● Request
Locate each line in the records below that contains the string "instances", and copy those lines in full.

================================

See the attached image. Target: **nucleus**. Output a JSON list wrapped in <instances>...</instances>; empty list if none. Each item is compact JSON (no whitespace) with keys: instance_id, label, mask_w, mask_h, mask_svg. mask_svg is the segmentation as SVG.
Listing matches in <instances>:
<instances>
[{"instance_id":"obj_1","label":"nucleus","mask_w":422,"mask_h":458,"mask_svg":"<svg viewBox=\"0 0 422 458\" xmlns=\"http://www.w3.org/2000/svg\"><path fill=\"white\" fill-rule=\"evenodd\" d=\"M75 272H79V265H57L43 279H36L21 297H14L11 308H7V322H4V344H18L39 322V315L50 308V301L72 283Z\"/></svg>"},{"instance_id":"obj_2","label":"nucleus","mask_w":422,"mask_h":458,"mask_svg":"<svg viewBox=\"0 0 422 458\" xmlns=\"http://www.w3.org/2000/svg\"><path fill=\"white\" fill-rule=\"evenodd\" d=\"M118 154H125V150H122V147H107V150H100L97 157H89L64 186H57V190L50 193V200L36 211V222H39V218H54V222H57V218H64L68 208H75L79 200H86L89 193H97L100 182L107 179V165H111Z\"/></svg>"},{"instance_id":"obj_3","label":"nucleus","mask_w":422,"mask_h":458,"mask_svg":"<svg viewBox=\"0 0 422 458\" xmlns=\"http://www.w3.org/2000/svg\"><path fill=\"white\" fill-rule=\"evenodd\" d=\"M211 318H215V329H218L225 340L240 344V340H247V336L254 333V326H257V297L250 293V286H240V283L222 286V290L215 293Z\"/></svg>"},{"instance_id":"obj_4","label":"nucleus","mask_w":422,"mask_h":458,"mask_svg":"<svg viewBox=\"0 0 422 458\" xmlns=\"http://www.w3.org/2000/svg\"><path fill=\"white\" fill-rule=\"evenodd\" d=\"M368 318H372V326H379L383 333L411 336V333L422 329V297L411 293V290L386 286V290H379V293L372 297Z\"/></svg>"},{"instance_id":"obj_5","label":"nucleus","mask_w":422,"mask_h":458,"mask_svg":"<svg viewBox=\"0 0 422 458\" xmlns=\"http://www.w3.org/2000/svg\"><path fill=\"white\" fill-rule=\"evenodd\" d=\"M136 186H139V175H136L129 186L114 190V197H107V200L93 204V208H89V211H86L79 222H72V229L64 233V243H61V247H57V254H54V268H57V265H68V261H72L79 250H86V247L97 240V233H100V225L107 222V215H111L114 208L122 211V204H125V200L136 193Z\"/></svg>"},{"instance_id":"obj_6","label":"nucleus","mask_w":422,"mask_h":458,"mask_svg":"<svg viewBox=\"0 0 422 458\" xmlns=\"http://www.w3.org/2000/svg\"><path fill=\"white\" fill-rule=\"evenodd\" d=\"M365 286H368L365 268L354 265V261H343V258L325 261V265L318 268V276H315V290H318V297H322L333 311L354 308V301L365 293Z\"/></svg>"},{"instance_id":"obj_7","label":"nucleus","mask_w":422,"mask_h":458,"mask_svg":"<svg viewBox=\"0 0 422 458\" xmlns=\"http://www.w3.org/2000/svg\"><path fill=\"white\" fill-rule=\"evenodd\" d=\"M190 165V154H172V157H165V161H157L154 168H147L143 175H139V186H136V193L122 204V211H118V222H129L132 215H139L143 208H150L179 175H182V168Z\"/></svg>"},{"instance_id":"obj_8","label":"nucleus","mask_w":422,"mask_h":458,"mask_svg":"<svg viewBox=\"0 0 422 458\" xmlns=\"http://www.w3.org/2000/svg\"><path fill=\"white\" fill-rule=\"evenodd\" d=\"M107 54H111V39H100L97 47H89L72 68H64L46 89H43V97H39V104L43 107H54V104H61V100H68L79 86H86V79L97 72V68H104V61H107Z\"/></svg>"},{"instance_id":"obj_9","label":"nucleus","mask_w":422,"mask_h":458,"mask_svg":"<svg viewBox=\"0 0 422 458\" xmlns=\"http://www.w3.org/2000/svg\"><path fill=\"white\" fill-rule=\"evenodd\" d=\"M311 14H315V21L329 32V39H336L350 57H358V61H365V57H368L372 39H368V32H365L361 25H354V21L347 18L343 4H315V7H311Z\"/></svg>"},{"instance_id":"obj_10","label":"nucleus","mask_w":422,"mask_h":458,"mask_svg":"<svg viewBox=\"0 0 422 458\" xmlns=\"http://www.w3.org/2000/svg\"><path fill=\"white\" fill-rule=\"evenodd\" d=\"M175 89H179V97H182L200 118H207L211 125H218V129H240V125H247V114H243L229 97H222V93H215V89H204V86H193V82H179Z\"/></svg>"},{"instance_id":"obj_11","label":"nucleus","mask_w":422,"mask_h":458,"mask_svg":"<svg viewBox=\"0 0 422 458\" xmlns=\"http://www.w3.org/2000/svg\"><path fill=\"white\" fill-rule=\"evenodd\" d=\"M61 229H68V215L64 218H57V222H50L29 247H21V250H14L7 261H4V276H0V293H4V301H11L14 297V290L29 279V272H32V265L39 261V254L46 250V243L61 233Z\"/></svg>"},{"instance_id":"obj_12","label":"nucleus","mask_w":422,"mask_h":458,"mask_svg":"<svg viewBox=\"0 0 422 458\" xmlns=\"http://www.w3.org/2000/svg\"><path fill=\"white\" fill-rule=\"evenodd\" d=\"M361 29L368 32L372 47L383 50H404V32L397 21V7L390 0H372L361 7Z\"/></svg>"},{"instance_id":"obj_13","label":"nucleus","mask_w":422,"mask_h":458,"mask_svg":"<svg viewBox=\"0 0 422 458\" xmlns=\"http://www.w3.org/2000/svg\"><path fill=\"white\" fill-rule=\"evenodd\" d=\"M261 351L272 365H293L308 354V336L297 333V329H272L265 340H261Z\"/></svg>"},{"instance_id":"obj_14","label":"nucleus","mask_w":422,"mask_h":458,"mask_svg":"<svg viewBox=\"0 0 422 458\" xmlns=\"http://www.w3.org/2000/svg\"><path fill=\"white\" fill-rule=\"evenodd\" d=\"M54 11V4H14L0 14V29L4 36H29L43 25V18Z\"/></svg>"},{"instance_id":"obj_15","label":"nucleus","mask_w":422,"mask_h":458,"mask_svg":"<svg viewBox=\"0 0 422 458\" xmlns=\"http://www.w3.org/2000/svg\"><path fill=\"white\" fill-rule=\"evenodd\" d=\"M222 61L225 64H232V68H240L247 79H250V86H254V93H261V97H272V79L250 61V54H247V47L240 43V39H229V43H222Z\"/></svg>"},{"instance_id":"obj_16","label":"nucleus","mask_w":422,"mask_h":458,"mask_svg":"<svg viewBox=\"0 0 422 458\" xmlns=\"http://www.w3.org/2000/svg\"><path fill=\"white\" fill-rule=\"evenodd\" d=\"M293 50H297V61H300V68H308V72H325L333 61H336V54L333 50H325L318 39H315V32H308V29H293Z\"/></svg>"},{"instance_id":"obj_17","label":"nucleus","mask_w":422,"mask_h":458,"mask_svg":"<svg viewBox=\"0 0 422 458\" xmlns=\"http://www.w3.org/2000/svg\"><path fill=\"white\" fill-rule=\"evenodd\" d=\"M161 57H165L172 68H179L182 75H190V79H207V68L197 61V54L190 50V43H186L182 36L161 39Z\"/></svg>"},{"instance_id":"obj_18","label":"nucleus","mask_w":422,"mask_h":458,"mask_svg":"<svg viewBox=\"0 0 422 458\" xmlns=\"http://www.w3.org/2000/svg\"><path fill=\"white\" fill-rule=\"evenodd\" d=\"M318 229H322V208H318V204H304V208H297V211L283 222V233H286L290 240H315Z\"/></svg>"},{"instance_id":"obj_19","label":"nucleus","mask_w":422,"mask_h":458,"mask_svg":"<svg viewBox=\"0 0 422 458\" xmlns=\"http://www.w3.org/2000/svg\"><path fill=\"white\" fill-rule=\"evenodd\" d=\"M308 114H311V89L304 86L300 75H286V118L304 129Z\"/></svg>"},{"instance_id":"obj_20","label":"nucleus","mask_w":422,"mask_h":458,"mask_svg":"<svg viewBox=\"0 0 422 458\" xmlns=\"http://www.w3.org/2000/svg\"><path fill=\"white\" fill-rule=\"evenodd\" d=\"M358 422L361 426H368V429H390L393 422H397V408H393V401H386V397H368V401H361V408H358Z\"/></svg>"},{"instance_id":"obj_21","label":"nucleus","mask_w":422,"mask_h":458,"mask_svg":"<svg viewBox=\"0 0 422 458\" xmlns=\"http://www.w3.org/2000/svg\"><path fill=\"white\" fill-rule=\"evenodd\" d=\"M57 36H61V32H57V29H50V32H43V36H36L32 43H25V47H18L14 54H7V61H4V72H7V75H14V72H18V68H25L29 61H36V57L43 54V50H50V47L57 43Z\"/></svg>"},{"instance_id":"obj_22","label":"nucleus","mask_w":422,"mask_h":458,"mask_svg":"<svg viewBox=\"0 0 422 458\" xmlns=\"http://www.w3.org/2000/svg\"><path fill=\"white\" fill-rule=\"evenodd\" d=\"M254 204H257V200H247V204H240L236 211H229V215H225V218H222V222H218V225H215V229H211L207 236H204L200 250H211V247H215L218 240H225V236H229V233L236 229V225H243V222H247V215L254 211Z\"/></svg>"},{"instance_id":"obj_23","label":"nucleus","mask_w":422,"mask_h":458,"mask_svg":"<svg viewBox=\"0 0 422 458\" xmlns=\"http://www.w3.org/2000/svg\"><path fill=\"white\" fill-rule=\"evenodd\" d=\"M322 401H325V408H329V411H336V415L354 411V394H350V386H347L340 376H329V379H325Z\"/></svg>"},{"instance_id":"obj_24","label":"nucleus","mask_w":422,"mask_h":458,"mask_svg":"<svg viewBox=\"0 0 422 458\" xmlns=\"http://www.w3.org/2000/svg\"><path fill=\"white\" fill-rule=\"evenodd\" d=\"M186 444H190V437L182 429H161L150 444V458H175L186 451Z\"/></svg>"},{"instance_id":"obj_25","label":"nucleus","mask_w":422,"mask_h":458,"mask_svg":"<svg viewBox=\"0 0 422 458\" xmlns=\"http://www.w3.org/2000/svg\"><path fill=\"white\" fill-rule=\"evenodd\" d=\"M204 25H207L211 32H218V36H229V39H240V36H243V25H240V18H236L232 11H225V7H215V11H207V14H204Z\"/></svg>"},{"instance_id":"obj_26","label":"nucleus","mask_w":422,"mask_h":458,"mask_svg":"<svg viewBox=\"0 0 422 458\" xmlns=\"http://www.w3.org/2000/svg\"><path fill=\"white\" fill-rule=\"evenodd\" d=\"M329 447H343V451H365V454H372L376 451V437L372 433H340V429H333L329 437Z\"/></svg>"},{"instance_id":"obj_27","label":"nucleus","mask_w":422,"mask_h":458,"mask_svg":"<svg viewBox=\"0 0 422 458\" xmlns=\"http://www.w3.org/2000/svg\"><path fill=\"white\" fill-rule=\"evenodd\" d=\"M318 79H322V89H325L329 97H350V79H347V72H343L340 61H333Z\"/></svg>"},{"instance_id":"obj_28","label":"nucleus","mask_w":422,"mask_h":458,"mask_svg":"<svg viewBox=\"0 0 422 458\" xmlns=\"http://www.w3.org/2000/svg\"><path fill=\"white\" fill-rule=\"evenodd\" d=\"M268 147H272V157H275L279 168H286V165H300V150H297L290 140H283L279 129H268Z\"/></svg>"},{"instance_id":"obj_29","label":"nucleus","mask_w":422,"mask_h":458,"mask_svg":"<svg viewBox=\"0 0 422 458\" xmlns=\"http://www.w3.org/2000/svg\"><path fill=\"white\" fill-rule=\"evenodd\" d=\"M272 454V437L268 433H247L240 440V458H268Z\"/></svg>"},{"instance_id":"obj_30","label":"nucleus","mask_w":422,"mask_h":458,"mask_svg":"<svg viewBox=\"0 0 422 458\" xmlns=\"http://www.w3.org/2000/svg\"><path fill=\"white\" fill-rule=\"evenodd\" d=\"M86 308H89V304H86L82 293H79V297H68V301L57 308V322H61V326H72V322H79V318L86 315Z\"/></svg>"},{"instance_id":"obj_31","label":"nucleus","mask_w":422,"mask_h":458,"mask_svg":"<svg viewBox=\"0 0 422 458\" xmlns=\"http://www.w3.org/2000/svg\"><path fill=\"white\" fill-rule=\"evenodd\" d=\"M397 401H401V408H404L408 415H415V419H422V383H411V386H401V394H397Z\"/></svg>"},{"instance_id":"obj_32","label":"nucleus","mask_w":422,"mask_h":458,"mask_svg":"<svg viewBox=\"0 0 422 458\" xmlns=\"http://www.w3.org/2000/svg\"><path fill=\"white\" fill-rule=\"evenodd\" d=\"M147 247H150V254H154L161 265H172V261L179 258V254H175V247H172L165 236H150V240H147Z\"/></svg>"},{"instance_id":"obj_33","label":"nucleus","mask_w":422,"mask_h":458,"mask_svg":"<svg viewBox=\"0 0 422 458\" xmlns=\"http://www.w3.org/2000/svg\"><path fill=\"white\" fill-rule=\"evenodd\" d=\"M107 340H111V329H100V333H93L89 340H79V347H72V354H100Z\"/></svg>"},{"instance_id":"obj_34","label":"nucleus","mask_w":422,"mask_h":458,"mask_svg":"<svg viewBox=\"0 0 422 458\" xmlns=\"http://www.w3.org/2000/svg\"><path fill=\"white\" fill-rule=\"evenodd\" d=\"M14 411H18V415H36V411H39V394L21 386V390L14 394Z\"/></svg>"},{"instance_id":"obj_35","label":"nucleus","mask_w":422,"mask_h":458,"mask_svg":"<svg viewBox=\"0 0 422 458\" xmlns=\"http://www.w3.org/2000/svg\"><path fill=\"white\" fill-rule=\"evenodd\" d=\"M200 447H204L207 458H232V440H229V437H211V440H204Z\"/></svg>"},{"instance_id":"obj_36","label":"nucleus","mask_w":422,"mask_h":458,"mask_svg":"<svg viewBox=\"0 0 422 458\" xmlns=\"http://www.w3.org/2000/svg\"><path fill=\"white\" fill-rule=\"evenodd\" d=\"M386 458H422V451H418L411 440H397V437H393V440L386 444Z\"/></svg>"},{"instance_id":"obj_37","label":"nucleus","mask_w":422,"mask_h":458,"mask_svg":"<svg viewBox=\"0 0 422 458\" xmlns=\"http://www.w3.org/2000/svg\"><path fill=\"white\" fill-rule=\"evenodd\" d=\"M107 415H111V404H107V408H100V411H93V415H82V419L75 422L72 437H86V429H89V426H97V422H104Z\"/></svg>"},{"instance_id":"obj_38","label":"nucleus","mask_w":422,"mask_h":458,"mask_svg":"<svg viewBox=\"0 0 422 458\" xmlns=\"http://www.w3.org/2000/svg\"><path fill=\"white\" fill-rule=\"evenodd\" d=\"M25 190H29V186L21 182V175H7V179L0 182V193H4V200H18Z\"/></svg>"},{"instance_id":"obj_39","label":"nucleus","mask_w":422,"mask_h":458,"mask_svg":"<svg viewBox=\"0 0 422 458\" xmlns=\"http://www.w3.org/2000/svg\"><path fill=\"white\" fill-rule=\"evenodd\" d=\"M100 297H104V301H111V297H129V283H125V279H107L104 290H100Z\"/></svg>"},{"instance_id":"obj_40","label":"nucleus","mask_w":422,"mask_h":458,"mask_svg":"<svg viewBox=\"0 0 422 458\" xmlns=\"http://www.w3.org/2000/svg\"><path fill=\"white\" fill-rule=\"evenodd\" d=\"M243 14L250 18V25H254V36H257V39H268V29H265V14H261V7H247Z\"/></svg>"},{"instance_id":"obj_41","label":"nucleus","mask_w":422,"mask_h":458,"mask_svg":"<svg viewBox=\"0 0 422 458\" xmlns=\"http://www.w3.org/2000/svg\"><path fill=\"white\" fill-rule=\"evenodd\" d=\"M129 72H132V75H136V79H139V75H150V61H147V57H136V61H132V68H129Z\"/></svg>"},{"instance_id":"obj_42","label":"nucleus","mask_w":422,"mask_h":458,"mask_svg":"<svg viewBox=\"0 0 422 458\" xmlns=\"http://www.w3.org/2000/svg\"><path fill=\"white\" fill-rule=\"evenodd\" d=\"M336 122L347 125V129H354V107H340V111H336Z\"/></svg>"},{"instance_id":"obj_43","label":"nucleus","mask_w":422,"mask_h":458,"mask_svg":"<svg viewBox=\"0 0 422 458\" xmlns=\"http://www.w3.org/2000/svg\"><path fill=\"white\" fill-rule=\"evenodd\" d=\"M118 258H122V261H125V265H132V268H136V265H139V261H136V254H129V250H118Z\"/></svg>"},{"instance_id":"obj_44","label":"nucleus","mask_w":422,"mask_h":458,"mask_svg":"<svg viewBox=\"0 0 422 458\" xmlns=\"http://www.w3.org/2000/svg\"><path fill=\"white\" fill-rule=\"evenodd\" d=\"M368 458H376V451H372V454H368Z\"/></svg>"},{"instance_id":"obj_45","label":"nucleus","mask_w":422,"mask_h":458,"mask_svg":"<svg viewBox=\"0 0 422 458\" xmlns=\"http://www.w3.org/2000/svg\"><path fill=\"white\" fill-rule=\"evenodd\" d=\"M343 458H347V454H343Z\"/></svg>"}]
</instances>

================================

● Response below
See the attached image. Target: **nucleus**. Output a JSON list wrapped in <instances>...</instances>; empty list if none. Each item is compact JSON (no whitespace) with keys: instance_id, label, mask_w, mask_h, mask_svg. mask_svg is the segmentation as SVG.
Listing matches in <instances>:
<instances>
</instances>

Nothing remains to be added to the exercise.